Two weeks later, Edelman wrote that her father no longer had the strength to leave his bed, he was no longer able go to the toilet and he was too weak to locate the call button. Shortly after, Edelman recounts, her father developed oral thrush from not eating, causing painful inflammation of his mouth which made it almost impossible for him to speak. Unable to swallow anything, her father tried to drink which resulted in fluid pouring into his lungs. Edelman reflects:
I suspect what made dad’s experience particularly difficult was that he was mentally alert, and so aware of every aspect of his degeneration. As dad’s quality of life diminished, he started longing for death. Repeatedly he told doctors that he could not bear it anymore and that he wanted to die. He described the process as “torture” and he wanted it to end “today”. On one occasion he told the doctor “I never imagined that dying would be so difficult”. The best the doctor could offer him in response was “it shouldn’t be too long now” … Dad had never previously been interested in euthanasia, and if there had been any quality of life to extract over the next few days he would have seized it.

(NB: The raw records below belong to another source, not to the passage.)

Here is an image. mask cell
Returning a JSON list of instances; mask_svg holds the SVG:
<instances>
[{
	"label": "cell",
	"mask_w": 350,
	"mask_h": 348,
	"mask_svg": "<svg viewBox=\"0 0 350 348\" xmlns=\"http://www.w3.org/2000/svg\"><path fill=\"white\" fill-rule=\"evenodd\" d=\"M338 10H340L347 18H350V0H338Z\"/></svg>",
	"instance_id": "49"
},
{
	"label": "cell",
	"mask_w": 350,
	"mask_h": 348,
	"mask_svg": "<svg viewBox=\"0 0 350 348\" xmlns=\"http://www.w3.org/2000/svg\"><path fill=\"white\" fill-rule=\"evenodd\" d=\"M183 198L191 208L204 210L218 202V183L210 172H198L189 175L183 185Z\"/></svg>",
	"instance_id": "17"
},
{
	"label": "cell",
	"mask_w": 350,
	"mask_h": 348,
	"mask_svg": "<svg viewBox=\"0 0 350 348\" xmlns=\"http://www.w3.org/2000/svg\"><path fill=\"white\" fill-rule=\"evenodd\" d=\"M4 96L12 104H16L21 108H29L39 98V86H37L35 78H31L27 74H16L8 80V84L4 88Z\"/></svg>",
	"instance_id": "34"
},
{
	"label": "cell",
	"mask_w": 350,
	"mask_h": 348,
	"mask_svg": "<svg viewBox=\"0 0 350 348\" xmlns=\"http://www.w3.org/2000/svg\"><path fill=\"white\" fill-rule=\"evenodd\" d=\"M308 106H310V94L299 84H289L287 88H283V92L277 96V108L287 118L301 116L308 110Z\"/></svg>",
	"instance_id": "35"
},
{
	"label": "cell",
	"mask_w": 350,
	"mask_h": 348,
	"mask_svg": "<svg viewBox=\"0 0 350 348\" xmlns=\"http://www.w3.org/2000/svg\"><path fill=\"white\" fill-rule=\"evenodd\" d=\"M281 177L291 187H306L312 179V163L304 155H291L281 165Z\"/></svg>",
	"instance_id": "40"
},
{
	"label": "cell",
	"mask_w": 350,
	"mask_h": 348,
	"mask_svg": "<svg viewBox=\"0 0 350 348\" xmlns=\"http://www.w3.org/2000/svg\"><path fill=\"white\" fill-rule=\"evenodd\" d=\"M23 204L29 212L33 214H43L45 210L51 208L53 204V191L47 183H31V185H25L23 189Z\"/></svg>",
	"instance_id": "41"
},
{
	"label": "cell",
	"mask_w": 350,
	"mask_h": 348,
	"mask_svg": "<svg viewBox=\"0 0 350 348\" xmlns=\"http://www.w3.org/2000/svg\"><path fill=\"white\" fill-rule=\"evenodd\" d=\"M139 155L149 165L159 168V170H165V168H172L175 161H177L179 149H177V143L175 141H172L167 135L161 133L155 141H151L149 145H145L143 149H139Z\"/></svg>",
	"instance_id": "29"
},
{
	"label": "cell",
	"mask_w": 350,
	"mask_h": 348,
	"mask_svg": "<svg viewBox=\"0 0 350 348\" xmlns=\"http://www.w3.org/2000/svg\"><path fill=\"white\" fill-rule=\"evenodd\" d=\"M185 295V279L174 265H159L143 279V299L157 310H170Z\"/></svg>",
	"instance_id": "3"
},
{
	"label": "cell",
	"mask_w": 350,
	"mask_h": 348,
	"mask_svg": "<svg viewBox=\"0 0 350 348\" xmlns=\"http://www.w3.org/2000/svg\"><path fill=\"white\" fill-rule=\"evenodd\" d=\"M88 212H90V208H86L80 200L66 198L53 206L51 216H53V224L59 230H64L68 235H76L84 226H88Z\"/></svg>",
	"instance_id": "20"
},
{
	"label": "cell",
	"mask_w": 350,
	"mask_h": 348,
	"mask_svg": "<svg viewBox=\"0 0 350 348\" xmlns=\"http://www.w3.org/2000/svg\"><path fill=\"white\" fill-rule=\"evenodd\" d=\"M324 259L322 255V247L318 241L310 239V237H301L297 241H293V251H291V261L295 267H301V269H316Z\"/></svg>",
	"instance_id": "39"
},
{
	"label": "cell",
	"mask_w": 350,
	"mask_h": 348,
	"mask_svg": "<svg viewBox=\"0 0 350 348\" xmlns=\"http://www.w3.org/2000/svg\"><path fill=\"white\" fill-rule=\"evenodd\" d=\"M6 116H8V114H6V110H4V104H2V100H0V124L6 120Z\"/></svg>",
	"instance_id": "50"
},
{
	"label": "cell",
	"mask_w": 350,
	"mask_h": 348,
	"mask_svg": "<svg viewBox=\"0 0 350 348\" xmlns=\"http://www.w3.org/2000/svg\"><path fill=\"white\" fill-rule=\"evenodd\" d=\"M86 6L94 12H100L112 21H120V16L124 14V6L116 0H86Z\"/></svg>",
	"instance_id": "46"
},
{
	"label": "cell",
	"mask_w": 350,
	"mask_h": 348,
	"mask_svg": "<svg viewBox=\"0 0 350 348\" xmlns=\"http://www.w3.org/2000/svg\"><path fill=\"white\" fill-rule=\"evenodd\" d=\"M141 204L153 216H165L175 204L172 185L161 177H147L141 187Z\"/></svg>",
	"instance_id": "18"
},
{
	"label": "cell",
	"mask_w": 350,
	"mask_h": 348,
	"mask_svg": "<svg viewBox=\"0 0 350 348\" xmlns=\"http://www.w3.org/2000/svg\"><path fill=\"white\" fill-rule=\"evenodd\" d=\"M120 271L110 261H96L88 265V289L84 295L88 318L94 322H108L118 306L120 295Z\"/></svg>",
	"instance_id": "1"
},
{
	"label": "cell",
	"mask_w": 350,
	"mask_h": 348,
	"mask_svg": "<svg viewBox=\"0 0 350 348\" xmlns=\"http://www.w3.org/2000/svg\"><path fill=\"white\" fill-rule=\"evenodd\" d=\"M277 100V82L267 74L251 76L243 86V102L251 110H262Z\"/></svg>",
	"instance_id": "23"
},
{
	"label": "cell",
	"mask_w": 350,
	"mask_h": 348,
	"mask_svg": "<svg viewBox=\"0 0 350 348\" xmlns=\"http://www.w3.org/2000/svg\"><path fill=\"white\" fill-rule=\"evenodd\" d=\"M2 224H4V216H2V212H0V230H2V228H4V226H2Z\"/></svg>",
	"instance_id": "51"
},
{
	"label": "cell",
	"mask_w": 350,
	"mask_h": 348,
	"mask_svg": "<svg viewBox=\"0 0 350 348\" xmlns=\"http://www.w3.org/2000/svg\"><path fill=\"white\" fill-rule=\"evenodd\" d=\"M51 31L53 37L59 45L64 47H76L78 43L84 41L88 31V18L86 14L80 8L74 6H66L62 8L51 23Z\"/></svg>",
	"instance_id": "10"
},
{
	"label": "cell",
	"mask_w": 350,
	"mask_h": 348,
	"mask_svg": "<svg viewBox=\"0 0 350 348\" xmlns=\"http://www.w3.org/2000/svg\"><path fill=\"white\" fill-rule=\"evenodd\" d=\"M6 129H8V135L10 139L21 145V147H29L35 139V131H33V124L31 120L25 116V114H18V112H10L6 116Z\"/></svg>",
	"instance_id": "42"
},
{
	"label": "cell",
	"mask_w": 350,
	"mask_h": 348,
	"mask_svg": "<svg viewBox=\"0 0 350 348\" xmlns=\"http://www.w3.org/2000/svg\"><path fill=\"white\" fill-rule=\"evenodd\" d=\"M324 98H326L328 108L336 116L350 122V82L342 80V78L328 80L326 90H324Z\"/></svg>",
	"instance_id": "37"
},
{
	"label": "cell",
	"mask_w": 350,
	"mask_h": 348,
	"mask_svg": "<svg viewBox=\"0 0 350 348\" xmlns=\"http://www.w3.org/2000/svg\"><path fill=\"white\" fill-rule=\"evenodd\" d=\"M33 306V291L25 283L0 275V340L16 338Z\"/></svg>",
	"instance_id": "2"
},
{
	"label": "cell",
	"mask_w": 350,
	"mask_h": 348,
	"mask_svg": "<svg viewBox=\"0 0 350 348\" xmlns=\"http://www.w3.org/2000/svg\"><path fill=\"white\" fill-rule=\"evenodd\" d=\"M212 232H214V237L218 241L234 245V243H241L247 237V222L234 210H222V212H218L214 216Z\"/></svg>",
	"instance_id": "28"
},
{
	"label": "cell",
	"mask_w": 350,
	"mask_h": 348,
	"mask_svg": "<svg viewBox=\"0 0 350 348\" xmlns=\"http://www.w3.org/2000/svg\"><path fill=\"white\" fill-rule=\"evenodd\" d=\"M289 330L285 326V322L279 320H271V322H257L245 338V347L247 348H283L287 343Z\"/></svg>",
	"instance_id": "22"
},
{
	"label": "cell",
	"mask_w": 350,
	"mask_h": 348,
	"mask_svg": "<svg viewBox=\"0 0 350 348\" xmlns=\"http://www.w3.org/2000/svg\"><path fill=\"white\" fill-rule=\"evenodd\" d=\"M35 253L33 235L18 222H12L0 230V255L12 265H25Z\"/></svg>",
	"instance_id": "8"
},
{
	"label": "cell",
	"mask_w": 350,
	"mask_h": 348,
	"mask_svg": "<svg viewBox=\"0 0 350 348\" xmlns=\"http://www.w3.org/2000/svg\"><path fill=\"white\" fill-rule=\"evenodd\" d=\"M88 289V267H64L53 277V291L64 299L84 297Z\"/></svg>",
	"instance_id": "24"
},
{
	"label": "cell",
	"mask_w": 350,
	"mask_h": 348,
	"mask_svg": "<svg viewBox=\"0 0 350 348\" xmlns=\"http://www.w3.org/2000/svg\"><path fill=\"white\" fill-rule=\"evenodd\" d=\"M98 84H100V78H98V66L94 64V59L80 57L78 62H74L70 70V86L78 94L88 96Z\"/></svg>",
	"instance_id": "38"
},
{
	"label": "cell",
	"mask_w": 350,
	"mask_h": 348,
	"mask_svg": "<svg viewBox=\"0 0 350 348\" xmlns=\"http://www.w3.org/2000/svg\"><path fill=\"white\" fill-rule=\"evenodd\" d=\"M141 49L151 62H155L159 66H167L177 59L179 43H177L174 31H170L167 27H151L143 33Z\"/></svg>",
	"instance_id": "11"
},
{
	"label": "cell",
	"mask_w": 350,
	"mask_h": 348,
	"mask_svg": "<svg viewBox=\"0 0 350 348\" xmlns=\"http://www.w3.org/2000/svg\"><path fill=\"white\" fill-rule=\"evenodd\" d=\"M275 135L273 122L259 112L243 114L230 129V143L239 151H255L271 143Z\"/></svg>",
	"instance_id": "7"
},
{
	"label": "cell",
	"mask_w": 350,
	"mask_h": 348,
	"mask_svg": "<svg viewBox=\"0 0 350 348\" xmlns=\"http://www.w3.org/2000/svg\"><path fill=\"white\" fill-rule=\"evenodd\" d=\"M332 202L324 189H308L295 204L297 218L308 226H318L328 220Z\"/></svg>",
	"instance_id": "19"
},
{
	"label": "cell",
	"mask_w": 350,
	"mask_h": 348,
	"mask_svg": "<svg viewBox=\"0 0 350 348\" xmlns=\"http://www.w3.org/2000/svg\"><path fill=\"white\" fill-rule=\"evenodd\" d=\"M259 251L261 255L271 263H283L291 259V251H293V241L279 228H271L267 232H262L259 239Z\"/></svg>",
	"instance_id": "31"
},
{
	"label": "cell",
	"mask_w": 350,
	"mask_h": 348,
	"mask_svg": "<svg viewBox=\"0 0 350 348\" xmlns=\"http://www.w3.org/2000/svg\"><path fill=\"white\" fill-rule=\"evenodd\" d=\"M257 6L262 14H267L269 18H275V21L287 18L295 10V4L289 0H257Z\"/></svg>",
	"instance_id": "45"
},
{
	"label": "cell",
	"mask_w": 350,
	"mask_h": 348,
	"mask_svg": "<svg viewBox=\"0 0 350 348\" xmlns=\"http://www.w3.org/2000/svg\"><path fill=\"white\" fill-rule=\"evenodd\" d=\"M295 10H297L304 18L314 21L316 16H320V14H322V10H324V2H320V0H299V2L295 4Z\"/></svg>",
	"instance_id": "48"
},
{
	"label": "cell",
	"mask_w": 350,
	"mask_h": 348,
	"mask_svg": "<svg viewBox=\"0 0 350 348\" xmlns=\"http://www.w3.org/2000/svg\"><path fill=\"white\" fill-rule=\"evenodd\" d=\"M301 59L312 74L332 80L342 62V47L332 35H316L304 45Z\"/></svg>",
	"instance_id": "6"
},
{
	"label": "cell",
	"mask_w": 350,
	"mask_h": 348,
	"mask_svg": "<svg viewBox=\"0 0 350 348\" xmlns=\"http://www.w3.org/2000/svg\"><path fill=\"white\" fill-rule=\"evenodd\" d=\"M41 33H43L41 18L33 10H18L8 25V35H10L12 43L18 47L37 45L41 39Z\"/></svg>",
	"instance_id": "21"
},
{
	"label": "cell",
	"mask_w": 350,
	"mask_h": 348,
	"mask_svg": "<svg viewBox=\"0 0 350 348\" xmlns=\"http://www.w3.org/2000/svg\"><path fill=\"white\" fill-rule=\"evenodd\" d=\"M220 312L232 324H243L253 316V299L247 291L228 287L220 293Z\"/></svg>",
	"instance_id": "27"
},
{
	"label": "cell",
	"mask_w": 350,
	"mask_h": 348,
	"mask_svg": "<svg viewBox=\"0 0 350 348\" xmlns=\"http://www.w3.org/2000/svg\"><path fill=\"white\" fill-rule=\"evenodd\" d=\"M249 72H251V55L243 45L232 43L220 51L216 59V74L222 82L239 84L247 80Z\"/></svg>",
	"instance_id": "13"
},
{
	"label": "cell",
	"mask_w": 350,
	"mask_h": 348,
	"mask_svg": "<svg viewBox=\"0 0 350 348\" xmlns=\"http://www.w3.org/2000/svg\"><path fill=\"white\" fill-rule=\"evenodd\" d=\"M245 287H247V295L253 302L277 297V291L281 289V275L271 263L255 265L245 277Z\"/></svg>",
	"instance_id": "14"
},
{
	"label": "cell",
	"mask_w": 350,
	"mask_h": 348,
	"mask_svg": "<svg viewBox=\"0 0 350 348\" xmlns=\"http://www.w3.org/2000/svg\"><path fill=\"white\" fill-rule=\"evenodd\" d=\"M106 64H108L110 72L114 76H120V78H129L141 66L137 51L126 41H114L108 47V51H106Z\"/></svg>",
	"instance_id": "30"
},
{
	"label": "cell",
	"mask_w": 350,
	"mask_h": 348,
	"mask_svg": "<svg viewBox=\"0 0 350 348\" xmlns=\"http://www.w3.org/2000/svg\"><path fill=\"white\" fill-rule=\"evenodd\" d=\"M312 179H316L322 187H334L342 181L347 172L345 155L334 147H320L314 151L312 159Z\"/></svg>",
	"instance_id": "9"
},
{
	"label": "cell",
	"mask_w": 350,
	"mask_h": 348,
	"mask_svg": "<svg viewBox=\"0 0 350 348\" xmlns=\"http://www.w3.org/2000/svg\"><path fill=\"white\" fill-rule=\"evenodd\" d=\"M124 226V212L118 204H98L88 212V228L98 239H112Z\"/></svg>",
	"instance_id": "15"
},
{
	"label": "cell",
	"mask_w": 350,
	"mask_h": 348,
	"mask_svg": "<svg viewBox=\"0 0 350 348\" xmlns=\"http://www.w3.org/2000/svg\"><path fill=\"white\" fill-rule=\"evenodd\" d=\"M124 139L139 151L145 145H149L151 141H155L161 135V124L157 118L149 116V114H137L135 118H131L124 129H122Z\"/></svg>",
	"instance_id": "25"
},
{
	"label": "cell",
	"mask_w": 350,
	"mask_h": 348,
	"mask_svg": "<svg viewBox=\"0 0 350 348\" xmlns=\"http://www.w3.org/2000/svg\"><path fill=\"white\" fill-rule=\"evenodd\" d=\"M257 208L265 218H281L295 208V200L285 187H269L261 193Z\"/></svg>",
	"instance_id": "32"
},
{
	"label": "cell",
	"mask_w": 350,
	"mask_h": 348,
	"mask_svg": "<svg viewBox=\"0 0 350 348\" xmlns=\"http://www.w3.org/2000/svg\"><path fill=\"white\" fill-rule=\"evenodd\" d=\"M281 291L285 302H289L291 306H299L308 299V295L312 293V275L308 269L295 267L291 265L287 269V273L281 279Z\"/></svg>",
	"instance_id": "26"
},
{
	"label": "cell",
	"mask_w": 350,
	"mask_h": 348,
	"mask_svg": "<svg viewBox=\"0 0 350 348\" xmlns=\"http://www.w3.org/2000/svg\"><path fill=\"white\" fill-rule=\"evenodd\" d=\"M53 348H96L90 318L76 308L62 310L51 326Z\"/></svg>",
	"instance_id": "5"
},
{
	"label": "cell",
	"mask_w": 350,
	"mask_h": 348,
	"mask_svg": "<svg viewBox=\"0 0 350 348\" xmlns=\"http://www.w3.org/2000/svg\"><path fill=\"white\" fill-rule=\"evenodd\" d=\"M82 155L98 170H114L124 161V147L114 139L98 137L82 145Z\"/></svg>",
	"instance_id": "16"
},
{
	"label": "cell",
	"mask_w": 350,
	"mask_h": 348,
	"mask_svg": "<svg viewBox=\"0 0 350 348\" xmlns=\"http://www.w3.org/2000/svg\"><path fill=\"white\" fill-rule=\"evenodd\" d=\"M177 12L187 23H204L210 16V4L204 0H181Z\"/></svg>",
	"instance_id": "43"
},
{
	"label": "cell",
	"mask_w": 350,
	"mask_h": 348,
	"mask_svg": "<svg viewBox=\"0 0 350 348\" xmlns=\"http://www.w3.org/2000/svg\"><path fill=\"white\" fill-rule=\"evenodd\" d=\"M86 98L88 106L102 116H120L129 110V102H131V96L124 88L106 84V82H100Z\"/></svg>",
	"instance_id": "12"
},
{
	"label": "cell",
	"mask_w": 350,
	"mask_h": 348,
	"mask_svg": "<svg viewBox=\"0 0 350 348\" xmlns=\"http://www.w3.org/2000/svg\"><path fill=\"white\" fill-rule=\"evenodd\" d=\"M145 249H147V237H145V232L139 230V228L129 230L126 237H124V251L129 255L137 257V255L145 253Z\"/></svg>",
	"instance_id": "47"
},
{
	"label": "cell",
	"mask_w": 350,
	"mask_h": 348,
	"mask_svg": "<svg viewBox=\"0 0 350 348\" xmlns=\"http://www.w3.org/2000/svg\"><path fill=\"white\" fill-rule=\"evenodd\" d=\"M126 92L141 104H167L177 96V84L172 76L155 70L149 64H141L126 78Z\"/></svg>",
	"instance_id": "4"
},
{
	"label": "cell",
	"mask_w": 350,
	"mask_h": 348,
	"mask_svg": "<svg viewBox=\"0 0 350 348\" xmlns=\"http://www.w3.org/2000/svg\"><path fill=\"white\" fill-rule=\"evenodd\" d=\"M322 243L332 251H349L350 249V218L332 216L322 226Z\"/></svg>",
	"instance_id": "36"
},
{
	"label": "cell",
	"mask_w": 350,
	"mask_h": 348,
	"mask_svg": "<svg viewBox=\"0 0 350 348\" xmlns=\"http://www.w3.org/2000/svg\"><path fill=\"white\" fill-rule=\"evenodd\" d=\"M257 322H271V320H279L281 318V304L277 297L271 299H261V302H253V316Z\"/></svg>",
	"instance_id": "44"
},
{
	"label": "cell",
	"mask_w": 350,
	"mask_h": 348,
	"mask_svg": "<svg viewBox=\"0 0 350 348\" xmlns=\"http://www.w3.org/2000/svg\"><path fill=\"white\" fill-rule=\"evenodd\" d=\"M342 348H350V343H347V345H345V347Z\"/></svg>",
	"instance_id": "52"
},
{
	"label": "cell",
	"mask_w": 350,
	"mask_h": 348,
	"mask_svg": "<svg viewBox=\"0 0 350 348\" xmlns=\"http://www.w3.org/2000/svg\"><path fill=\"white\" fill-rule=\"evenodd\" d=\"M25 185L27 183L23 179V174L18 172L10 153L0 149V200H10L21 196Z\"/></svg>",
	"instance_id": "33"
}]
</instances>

This difficult story does not stand alone. Ronda wrote to tell me the story of her husband, Wayne, a successful businessman and marathon runner who after being diagnosed with an incurable brain disease recognised he would progressively be unable to walk, talk, write, eat or see properly, that he would eventually be unable to stand, and that this would typically be followed by death by choking. While he still possessed the ability to do so he obtained the Nembutal drug—dubbed the peaceful pill—and ended his own life months, perhaps even years, earlier than he would have had to if voluntary euthanasia were available. Wayne’s decision to die was not recognised within our justice system and as a result Ronda was subject to a police investigation that lasted nearly a year and ended with an autopsy of her husband.
Val wrote a similar story of her 94-year-old mother, a former barrister facing her own mental and physical degeneration, who decided to starve herself to death over a prolonged four-week period. Shirley retold to me a story of her husband, Russ, who was diagnosed with an advanced tumour in his left lung. At 78 years old he decided to decline chemotherapy on the grounds that he had been fortunate enough to have lived a good life. Only months later, as his family was struggling to cope with the debilitating effects of his diagnosis, Russ attempted to take his own life by taking a large dose of morphine and slashing his wrists. After this, Russ was rushed to hospital where he told specialists he had had enough of the pain. It then took Russ several months to die at his local hospital.
Beth told me about how she and her children watched her husband, Frank, suffer a series of strokes. After living a very poor quality of life for a year, Frank suffered his third stroke. By this point Frank was in a great deal of pain, having lost all bodily movement, rendering him unable to speak or swallow and causing the restriction of his bodily functions to the extent that he had no dignity left at all. In hospital Frank refused a drip and pointed to letters on an alphabet board saying, “Had enough, no more”. Beth watched the gradual dehydration and starvation of her husband over the next few weeks, an experience she describes as horrendous.
The Rights of the Terminally Ill Bill 2012 to be introduced to Parliament next year will hopefully bring an end to tragic stories like these. It is a fundamental right that individuals die in comfort, in dignity and at the time of their choosing if they so require. These stories that have been shared with me are a pertinent reminder of just how personal is the choice for voluntary euthanasia. The religious, ethical and personal beliefs of others should no longer be permitted to prolong the suffering of the terminally ill.